ВОПРОСЫ И ЗАДАНИЯ:
1. Ответьте по фрагменту о Каракоруме:
(а) Как название Каракорума передается в китайских источниках?
(б) Во времена какого хана предпочитали княжеские ставки из двадцати юрт?
(в) К какому веку относится уйгурский город, на развалинах которого, по мнению некоторых историков, построили Каракорум?
2. Процитируйте из фрагмента о Каракоруме отрывок, который открывается словами «Страница 13 из» и кончается словами «узел международных отношений.».
3. Продолжите фрагмент о Каракоруме, начав сразу после его последнего предложения.

ФРАГМЕНТ ДОКУМЕНТА:
Добавить в цитаты Настройки чтения

Страница 13 из 68



2. Перенос столицы монгольской империи

В XIII в. Каракорум был одним из крупных городов на Востоке. Он представлял собой тогда не только политический, экономический и культурный центр Монголии, но и крупный узел международных отношений.

Монголы объясняют название Каракорум по-разному, именуя его «хара хорин» («черная запретная крепость»), «хара курэм» («черные камни»), «хара хорум» («черные обломки»), «хара кэрэм» («черный замок»), «кор или кол хорин» («место, о котором запрещено говорить» или «место, куда запрещено ступать ногой») и «хорин гэр» («двадцать юрт») и т. д. Изучение значения всех этих словосочетаний, возможно, покажет, что они не совсем необоснованны. Например, в древности отводились специальные места, где собирались со всех сторон вожди племен для обсуждения государственных дел. Их называли «когэр хориху гэр», «йарилчаху гэр» или «когоролдэху гэр» («юрта, о которой запрещено говорить», «юрта переговоров» или «юрта бесед»), поэтому город назвали «когэр хорин» — «запретная крепость». Во Внутренней Монголии до недавних пор сохранялись земляные фундаменты двадцати юрт, поставленных рядами, как на улицах города, и назывались они «хорин гэр» — «двадцать юрт». Местные жители сообщают: «История говорит о том, что во времена Чингис-хана монголы поставили двадцать юрт в ряд и создали свою столицу. По этой традиции ставится княжеская ставка из двадцати юрт». Во времена Лигдэн-хана (1604–1634) отдавалось предпочтение княжеским ставкам, состоявшим из двадцати юрт. Вплоть до гоминьдановского периода во Внутренней Монголии ставилось двадцать юрт в самой середине юрточного города, собиравшегося во время пиров, устраивавшихся ноянами хошунов и сеймов.

Название Каракорума в китайских источниках передается как «Хэ-ла хэ-линь». Наши исследования осложняются тем, что едва ли возможно транскрибировать «курэм» или «хорум» как «хэ-линь». Тем не менее при рассмотрении каждого компонента сочетания становится ясным, что китайское «хэ-ла хэ-линь» происходит от монгольского «хара курэм» — «черные камни».

Некоторые историки считают, что город был назван Каракорум на том основании, что его построили на старых развалинах уйгурского города Каракорума (VIII в.). Тюркское «кара корум» — «черные обломки» соответствует монгольскому «хара курэм». Нет основания утверждать, что в монгольском языке это словосочетание заимствовано непременно из тюркского или что в тюркском — из монгольского. Так как когда-то было выбрано тюркское название Каракорум, несмотря на наличие монгольского «Хара курэм», и употреблено в литературе, в настоящей работе я также применяю это название, вошедшее в обиход и зарегистрированное в исторических трудах.

ИСХОДНЫЕ СТРОКИ:

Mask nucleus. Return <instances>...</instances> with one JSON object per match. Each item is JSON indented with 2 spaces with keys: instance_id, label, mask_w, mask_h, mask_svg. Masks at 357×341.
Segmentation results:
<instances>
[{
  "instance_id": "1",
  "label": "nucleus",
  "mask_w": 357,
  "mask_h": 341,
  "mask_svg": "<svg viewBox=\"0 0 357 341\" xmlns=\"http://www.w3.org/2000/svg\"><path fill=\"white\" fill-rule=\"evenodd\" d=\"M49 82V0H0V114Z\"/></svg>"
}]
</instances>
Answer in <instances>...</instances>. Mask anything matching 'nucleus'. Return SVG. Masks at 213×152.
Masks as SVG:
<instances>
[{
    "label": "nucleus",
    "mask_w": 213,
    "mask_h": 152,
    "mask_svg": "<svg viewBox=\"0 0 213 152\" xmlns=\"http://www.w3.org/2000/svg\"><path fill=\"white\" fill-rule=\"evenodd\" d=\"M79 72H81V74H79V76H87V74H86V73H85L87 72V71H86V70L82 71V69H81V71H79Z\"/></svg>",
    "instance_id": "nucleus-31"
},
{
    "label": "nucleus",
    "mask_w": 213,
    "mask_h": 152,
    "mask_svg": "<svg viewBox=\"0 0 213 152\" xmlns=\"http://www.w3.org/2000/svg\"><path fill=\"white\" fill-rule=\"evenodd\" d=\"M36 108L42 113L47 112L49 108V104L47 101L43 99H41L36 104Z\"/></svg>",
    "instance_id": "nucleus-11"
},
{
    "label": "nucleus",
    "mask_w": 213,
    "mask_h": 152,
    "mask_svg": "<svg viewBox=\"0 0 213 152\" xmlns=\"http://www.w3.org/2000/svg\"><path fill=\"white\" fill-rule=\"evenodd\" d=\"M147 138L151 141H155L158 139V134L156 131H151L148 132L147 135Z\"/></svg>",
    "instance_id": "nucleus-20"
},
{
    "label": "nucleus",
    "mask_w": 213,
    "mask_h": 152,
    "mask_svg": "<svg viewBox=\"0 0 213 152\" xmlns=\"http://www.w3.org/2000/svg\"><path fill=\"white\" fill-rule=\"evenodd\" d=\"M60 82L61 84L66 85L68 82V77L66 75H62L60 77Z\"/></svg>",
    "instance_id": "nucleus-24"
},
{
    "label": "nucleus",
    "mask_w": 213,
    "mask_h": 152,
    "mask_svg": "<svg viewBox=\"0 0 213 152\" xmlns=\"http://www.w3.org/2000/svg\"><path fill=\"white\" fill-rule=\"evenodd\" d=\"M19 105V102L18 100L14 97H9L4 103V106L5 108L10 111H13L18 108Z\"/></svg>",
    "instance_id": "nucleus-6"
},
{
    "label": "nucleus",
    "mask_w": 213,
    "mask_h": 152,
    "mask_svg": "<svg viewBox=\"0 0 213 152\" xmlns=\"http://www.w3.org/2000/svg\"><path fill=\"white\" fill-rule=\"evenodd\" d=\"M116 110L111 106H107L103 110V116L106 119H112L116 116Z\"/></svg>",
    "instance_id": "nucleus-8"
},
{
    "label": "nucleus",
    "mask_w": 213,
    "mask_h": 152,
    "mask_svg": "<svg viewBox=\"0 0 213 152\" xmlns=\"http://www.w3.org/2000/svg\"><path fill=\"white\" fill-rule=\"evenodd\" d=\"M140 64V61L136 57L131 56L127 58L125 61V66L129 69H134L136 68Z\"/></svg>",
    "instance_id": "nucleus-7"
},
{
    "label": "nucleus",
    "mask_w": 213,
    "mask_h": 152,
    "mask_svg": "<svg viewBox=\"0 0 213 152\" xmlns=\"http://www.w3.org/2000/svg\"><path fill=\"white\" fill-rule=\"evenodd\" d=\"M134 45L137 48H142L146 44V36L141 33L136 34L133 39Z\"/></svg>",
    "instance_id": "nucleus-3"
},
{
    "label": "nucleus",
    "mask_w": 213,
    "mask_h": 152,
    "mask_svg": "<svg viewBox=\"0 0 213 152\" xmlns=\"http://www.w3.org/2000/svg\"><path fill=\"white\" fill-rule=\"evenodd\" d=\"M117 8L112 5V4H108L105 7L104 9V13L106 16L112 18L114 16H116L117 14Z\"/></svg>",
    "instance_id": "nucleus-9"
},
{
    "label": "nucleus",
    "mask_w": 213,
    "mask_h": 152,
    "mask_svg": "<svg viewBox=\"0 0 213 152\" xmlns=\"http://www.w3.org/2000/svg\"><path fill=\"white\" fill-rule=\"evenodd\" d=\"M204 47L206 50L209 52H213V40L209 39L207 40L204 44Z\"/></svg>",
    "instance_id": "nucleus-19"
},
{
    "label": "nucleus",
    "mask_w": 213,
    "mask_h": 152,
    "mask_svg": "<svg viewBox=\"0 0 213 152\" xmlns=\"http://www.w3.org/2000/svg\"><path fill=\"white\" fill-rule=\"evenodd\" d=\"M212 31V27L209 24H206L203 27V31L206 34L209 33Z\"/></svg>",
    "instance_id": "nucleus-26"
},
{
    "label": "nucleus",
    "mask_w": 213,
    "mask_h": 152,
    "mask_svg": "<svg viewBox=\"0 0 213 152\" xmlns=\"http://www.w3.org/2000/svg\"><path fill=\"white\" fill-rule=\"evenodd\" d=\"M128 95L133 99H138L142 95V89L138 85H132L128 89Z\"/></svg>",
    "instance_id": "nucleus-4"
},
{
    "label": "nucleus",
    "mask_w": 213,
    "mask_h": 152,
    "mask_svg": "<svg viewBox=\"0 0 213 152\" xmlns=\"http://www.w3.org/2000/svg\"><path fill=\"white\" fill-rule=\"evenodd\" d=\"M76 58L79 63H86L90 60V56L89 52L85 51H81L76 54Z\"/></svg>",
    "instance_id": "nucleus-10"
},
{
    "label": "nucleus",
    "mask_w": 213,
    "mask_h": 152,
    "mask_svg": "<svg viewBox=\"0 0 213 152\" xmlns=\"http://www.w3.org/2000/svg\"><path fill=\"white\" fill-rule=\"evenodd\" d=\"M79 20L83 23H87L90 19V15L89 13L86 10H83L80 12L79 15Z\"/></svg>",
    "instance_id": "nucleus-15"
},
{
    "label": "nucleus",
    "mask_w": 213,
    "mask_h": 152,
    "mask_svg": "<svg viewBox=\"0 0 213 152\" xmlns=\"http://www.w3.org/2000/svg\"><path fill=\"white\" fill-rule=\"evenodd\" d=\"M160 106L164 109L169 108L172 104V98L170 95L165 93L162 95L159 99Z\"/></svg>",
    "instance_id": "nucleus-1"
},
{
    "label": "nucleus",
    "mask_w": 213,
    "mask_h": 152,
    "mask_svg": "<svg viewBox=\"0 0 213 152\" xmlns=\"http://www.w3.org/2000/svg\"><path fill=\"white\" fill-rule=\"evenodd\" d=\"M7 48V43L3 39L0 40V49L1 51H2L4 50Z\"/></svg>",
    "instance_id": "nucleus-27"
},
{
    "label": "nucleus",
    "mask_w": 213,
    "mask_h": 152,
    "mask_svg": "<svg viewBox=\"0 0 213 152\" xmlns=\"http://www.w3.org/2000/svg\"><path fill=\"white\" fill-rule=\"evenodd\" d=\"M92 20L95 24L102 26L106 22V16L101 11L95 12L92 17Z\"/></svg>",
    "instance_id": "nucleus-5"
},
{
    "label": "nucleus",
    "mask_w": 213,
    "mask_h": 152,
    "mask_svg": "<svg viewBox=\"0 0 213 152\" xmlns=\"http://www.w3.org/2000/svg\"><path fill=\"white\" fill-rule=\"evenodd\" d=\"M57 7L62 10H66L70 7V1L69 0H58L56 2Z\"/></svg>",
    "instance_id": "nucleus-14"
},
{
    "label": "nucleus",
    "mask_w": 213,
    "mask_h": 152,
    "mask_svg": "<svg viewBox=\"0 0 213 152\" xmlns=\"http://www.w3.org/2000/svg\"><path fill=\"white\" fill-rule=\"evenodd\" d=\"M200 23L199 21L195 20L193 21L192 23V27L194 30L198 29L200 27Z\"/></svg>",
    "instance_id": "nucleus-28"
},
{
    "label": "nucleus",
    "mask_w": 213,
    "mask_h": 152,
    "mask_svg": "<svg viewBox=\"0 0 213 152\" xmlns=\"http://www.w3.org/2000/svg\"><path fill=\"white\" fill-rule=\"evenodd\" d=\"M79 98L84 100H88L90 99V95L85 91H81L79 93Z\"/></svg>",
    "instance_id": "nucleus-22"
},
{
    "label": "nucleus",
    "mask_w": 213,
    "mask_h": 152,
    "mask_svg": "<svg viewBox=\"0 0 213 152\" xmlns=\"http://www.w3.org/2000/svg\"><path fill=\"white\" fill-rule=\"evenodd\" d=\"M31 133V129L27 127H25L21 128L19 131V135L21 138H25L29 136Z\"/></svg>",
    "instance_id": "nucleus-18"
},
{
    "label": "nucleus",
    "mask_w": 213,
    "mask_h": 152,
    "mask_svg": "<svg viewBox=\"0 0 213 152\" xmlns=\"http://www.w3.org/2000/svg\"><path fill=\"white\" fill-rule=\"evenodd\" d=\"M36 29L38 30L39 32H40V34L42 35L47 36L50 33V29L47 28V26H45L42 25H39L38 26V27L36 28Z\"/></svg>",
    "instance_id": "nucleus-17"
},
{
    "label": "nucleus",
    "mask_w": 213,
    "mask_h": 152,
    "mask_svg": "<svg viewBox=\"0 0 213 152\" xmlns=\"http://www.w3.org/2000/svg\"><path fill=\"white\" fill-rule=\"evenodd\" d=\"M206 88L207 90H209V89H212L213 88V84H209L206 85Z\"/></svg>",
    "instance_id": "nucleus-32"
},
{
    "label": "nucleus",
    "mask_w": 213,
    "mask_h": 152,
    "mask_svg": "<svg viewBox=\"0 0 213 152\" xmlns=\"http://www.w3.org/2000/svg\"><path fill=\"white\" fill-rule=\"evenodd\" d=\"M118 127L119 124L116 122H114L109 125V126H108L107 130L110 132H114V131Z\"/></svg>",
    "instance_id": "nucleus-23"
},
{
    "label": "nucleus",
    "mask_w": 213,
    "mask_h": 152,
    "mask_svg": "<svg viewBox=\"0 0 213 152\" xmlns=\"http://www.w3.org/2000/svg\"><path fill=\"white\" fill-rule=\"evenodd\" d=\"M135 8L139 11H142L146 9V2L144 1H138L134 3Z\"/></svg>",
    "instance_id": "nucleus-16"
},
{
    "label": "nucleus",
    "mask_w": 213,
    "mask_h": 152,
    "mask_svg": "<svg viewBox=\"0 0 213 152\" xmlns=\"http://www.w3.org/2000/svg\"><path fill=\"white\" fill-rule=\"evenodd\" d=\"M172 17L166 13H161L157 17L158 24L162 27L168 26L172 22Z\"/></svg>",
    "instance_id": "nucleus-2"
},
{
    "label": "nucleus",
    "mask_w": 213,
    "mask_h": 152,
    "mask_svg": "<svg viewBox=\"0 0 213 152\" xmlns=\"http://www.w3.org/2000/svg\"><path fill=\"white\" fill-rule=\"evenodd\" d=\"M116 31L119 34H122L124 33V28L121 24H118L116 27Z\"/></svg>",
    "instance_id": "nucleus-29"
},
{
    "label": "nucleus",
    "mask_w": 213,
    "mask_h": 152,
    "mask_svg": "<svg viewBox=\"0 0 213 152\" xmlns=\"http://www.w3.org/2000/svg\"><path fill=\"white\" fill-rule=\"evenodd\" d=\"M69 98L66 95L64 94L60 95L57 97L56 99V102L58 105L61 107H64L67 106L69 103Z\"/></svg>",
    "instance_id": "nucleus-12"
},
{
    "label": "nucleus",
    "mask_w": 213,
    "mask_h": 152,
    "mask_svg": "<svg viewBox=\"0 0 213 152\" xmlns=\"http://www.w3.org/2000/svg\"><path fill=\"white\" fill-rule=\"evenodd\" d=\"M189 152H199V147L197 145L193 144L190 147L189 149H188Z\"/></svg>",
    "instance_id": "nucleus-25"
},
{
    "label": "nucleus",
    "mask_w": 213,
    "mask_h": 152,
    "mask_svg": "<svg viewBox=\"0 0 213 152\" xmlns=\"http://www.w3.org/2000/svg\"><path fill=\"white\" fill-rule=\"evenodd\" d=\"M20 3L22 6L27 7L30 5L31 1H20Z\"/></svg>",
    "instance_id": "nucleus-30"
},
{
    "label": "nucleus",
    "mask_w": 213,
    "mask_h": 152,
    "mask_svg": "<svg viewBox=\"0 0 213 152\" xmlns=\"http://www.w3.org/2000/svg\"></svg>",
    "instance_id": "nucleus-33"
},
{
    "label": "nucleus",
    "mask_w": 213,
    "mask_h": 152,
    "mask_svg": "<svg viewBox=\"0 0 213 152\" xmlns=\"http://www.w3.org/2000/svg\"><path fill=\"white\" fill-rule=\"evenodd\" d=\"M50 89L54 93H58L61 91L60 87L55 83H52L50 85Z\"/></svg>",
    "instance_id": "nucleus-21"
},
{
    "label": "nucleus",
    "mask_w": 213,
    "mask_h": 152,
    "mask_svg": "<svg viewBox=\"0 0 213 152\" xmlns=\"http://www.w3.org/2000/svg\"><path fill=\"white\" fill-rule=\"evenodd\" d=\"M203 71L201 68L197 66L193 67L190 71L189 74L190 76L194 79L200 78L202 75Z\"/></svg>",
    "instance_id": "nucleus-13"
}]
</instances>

---

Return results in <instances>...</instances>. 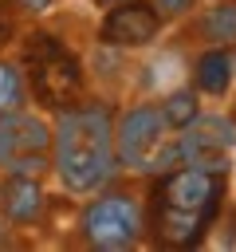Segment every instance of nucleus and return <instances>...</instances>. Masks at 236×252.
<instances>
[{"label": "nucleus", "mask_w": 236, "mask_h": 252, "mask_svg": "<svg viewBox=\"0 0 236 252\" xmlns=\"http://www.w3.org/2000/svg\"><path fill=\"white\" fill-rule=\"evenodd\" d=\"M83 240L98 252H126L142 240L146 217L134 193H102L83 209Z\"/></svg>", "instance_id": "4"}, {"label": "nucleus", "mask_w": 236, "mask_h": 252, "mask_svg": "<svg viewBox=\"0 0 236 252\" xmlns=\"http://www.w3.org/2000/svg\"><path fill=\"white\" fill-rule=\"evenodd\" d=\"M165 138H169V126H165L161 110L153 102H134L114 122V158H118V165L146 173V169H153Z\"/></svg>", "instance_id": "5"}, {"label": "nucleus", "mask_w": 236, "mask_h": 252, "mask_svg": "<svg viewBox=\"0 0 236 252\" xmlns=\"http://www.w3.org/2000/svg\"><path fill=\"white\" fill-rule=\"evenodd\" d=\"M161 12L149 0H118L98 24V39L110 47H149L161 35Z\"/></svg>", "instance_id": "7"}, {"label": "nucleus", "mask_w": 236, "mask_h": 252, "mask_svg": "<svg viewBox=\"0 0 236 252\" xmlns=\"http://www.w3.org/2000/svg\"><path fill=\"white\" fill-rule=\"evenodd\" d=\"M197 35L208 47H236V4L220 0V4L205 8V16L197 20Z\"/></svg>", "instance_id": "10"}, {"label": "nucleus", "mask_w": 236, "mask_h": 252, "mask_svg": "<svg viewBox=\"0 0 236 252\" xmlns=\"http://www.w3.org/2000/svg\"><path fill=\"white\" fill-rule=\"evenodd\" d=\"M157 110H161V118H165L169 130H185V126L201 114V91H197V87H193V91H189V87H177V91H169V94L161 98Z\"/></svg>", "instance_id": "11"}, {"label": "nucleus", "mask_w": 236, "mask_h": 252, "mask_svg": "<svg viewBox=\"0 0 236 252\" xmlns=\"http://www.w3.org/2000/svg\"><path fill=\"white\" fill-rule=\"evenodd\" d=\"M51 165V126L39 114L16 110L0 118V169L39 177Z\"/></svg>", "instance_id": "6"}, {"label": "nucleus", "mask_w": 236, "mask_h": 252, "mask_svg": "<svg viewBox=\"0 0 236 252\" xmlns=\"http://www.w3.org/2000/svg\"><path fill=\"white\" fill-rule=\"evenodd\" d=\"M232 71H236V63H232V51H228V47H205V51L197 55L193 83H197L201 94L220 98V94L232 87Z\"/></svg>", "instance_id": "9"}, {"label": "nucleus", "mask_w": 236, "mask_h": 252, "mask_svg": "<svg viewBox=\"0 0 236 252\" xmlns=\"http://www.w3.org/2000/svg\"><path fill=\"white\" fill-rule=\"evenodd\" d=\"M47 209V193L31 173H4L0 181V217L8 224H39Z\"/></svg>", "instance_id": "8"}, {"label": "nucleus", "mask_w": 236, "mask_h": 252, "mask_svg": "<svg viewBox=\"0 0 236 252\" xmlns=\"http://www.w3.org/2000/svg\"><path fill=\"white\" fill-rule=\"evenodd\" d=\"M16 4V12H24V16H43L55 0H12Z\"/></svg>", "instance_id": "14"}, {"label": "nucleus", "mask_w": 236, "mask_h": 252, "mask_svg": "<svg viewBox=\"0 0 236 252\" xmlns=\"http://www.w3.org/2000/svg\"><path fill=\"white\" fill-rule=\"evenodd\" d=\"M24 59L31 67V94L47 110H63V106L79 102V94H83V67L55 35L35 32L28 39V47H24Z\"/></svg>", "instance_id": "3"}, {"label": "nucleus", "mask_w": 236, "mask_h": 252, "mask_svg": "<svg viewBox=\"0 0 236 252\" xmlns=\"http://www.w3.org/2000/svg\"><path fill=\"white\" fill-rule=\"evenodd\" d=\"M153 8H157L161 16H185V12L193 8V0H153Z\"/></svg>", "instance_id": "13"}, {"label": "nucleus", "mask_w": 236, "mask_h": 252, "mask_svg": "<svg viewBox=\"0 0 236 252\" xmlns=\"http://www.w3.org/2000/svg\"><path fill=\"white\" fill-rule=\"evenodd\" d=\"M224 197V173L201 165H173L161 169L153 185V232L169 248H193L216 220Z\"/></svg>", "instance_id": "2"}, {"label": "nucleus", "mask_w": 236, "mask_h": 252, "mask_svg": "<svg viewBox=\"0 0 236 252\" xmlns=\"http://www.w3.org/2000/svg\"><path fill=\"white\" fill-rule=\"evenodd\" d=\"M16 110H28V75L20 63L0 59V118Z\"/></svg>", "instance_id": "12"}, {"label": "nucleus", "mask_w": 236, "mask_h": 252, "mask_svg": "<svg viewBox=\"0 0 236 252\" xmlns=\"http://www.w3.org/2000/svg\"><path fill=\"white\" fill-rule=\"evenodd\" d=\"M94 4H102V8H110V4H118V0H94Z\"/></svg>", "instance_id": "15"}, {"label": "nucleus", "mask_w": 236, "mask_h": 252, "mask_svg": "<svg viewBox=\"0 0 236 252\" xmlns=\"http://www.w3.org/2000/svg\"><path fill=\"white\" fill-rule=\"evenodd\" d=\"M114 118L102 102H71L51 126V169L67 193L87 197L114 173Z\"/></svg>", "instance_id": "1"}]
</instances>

...

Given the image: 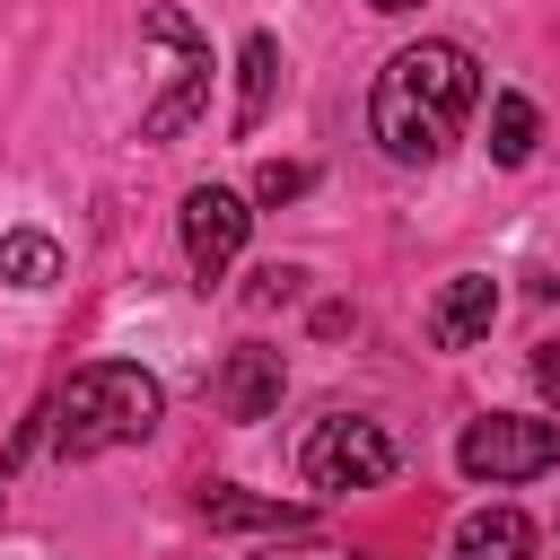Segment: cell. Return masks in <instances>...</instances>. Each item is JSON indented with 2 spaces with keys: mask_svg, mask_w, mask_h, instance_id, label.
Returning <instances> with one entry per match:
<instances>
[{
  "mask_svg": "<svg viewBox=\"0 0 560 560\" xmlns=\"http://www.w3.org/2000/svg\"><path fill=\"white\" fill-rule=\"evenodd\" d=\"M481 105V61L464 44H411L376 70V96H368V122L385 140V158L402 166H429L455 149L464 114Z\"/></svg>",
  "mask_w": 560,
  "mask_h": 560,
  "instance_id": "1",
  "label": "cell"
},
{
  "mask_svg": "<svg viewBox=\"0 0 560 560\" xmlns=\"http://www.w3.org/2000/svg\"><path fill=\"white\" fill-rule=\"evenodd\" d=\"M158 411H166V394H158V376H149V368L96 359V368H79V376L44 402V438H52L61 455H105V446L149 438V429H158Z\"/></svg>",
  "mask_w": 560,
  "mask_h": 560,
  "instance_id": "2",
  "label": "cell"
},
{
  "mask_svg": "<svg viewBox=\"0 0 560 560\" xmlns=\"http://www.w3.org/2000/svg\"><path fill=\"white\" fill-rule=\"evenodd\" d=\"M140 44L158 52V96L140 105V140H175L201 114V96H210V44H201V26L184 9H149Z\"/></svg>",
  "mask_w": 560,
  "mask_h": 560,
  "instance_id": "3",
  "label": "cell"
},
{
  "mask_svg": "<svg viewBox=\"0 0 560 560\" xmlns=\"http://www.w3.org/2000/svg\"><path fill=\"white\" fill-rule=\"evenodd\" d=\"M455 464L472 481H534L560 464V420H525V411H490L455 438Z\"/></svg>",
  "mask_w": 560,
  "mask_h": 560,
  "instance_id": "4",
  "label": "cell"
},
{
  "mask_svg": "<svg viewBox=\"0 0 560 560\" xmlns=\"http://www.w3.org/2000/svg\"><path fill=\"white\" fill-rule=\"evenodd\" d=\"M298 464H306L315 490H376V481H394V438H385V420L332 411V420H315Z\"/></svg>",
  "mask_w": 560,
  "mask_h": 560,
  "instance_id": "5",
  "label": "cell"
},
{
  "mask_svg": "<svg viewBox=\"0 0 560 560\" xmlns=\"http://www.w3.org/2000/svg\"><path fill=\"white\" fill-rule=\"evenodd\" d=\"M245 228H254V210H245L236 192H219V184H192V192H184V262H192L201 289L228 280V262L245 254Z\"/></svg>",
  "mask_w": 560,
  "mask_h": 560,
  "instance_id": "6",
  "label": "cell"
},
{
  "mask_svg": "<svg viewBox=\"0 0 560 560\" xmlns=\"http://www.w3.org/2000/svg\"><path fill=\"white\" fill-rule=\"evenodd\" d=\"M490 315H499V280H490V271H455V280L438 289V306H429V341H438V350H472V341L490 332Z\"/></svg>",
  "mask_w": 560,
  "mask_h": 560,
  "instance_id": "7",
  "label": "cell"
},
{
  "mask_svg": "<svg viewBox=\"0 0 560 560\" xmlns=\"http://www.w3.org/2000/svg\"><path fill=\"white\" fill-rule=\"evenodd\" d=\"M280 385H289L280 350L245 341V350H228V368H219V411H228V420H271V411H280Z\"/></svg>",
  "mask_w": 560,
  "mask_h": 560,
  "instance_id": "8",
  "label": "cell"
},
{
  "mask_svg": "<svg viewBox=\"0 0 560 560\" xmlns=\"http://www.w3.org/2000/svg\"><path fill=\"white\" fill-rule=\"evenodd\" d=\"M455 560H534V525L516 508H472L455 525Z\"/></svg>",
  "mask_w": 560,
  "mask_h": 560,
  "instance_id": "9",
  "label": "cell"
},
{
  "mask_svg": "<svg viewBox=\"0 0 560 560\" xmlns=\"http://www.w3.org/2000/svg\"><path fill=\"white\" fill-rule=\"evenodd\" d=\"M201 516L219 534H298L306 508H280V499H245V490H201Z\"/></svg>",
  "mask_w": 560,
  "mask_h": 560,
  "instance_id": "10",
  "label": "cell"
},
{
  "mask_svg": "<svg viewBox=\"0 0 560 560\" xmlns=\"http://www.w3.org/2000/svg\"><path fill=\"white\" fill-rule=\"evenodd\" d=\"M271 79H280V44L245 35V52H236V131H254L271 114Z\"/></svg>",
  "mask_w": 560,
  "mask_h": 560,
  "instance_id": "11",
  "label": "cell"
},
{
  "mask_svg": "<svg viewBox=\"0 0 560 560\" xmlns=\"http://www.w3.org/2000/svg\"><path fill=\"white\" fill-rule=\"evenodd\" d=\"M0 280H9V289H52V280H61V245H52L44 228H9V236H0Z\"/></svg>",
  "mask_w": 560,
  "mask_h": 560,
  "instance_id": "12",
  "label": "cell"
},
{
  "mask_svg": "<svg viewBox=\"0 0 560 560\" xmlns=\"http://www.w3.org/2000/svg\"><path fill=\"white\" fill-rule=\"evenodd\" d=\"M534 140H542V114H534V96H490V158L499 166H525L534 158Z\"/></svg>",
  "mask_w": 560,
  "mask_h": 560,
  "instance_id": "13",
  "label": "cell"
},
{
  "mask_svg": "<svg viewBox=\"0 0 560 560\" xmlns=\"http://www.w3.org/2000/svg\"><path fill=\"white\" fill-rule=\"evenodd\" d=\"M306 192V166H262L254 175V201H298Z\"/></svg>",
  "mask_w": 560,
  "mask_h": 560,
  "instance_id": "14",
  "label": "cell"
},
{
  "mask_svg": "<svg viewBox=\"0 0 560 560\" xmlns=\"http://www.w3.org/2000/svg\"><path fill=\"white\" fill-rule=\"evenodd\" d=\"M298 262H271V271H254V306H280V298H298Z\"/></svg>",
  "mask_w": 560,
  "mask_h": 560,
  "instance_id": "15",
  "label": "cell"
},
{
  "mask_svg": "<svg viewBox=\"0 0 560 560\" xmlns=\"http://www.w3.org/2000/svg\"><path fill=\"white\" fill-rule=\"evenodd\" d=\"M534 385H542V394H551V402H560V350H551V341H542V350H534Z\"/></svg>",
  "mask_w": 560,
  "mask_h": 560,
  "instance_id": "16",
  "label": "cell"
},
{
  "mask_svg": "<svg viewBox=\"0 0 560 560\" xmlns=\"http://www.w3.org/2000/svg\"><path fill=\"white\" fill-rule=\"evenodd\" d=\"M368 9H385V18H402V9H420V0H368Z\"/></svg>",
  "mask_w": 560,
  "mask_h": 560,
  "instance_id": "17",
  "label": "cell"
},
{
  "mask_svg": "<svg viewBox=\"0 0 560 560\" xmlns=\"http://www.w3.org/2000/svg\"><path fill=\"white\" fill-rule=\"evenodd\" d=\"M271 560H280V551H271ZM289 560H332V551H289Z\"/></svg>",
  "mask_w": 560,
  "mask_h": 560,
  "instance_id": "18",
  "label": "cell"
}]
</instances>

ОТВЕТЫ К ЗАДАНИЯМ:
1.
(а) «Хэ-ла хэ-линь».
(б) Лигдэн-хана (1604–1634).
(в) К VIII веку.

2.
Страница 13 из 68



2. Перенос столицы монгольской империи

В XIII в. Каракорум был одним из крупных городов на Востоке. Он представлял собой тогда не только политический, экономический и культурный центр Монголии, но и крупный узел международных отношений.

3.
Известно, что Каракорум существовал уже в VIII в., но в XIII в. он сильно вырос. В «И-ту-чжи» («Карты и описания всей империи») и других китайских источниках периода Цин отмечается, что Чингис-хан в 1220 г. построил г. Каракорум и сделал его своей столицей. Как указывает X. Пэрлээ, в европейской литературе название «Каракорум» впервые зарегистрировано как «Кара-корон» в 1246 г.[123].

Из работ иностранных и монгольских историков, изучавших историю Каракорума, исследования X. Пэрлээ представляют наибольший интерес. Он рассматривает монгольское содержание термина на основании сравнительного анализа находок, содержащихся в прежних исследованиях, и редких материалов из исторических источников.

Хотя Чингис-хан в 1220 г. и решил основать столицу своего государства в Каракоруме, но едва ли он успел выстроить город до своей смерти. Каракорум стал настоящей столицей империи во времена Огодэй-хагана.

По сообщению «Юань ши», в 1-ю луну года бин-шэнь, т. е. в 1236 г., монгольские князья и нояны собирались на пиршество по случаю завершения строительства дворца «Десяти тысяч спокойствий». В расширении города участвовало 1500 мастеров[124].

Монкэ-хаган продолжил расширение Каракорума, и можно сказать, что именно при нем город достиг наивысшего расцвета. Однако, как отчетливо показал в своем исследовании X. Пэрлээ, в правление того же Монкэ-хагана Хубилай принял решение перенести столицу в другое место[125].

В «Юань ши» встречаются сообщения, в которых авторы, искажая действительное положение, пренебрежительно пишут, что хотя Каракорум в самом деле являлся столицей Монголии, но монгольские хаганы там не жили. Однако при исследовании положения Каракорума в эпоху Юань оказывается, что, хотя город в это время и не был главной столицей всей империи, он по-прежнему оставался политическим центром Монголии. Так, торжества по случаю наследования хаганского престола проводились главным образом в Каракоруме. Царевичи, императорские родственники и другие нояны, следующие по рангу за великим ханом, которые управляли коренной Монголией, также жили в Каракоруме. Главные силы монгольской армии размещались в районе Каракорума и в случае необходимости вызывались в Китай и другие страны.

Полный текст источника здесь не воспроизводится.